REQUIRED ACTION 1.
Answer these questions using the event listing below, one line each:
(a) Who moderates the post-screening Q&A?
(b) How many tattoos does the elderly lady in the freak show have?
(c) In what format is Love It/Leave It shown?
REQUIRED ACTION 2. List every film screened in the program described in the event listing below, with its year.
REQUIRED ACTION 3. Write the next part of the Tom Palazzolo event listing below, starting after its last line.

GIVEN PASSAGE.
BEGIN

Events

A Night with Underground Imagist Filmmaker Tom Palazzolo

The Tattooed Lady of Riverview Park, 1967

When:
Friday, March 11, 2016, 7:00pm - 7:00pm
Description:

For fifty years, Tom Palazzolo has chronicled the overlooked events and rituals that unfold across Chicago’s neighborhoods. Join him for a sampling of films from across his career: O (1967), a surreal trip through the Chicago of the mind; The Tattooed Lady of Riverview Park (1967), about the featured attraction at the Riverview Park freak show; Jerry’s Deli (1970), which serves customer abuse and corned beef; Love It/Leave It (1973), a collage of street protest, cars, and nudity; and Down Clark St. (1995), a look at forgotten characters from Chicago’s past.

Post-screening Q&A moderated by Jim Dempsey, co-curator of the Smart Museum's Monster Roster exhibition.

Program includes:

The Tattooed Lady of Riverview Park (1967, 16mm, 15 min.). The featured attraction of the freak show at the once landmark Riverview Amusement Park is an elderly lady with over 200 tattoos. Her story is interwoven with images of the ill-fated park.
O (1967, 16mm, 12 min.). A surreal trip through the Chicago of the mind, filed with twists, turns and darkness.
Jerry's Deli (1970, 16mm, 10 min.). A trip to Jerry’s Deli, where abuse of customers is served up with corned beef.
Love It/Leave It (1973, Blu-ray, 14 min.). A collage of street protest from the 1968 convention, along with a car show and the miss nude universe contest.
Down Clark St. (1995, DVD, 25 min.). This film chronicles a time past and a compassionate and sometimes humorous look at the forgotten characters that populated Clark Street in the 1960s.

(USA, 1967–1995, 16mm/DVD/Blu-ray, 77 min.)

END

GIVEN RECORDS.
BEGIN

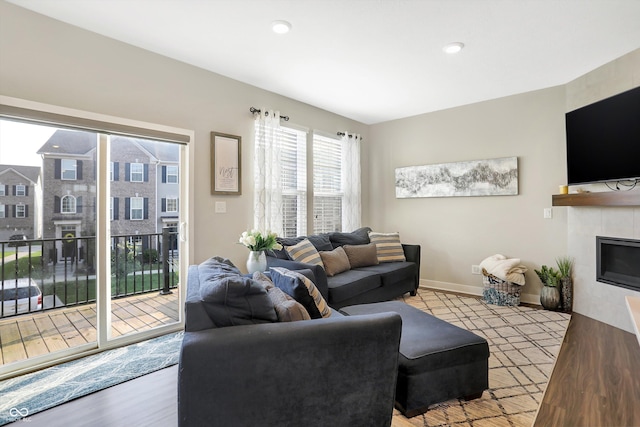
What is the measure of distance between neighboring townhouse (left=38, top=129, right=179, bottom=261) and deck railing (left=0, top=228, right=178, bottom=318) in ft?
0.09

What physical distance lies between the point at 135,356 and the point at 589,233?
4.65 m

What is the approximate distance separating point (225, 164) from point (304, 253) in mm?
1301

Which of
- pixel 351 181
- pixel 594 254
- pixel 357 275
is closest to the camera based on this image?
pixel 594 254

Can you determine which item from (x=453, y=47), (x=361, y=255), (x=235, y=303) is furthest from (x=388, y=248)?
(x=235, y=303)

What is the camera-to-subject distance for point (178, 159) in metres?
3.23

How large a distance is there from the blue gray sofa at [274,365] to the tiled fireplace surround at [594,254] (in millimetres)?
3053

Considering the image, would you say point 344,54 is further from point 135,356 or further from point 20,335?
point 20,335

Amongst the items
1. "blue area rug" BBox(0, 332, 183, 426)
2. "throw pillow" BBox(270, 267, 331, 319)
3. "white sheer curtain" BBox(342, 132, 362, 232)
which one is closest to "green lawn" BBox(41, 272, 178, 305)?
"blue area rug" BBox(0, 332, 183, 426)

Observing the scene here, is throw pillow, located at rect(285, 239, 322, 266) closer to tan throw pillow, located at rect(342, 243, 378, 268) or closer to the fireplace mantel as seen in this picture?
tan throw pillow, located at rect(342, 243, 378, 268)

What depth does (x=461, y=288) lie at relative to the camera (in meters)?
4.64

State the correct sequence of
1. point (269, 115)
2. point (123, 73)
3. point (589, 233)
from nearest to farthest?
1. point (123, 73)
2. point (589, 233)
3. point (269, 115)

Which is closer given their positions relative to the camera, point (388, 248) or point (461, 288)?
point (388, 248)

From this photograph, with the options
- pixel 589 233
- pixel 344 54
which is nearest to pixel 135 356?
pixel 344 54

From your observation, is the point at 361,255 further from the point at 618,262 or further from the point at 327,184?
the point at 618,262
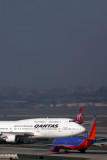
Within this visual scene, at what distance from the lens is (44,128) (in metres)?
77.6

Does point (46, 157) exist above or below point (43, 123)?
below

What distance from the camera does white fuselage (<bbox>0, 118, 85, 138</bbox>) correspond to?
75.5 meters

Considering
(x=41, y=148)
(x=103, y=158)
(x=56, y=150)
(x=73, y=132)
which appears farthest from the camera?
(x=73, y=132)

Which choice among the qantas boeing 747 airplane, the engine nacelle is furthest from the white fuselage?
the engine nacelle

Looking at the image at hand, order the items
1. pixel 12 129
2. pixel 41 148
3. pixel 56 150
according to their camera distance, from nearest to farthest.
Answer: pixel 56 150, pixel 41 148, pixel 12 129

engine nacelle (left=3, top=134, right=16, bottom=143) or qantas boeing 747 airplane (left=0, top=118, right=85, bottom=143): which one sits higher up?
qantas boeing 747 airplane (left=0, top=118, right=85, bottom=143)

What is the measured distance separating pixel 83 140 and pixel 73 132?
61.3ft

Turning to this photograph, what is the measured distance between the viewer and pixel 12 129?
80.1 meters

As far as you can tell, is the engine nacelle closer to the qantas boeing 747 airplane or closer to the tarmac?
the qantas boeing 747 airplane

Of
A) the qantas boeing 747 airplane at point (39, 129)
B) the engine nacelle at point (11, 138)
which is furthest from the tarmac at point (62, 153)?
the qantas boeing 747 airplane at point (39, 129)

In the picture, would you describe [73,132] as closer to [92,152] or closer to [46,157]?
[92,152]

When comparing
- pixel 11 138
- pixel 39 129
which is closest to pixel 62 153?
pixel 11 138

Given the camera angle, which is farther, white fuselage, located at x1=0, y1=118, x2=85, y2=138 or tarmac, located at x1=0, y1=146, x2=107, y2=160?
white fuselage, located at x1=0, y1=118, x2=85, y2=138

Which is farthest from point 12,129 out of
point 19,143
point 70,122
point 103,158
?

END

RESULT 1.
(a) Jim Dempsey, co-curator of the Smart Museum's Monster Roster exhibition
(b) Over 200
(c) Blu-ray

RESULT 2.
- O (1967)
- The Tattooed Lady of Riverview Park (1967)
- Jerry's Deli (1970)
- Love It/Leave It (1973)
- Down Clark St. (1995)

RESULT 3.
Since the mid-1960s, Tom Palazzolo has produced more than fifty films that explore the complex, multi-faceted, and often overlooked events and rituals that unfold across Chicago’s neighborhoods. Palazzolo honed his style at the School of the Art Institute studying and working with visual artists associated with the Monster Roster as well as prominent Chicago Imagists. He taught at Chicago City Colleges from 1966 to 2002 and at the School of the Art Institute of Chicago from 1976 to 1990. His films have shown at the Museum of Modern Art, NY, the Whitney Museum of American Art, the Art Institute of Chicago, the Gene Siskel Film Center, and many other venues. In addition to his filmmaking, he is an exhibiting painter and photographer.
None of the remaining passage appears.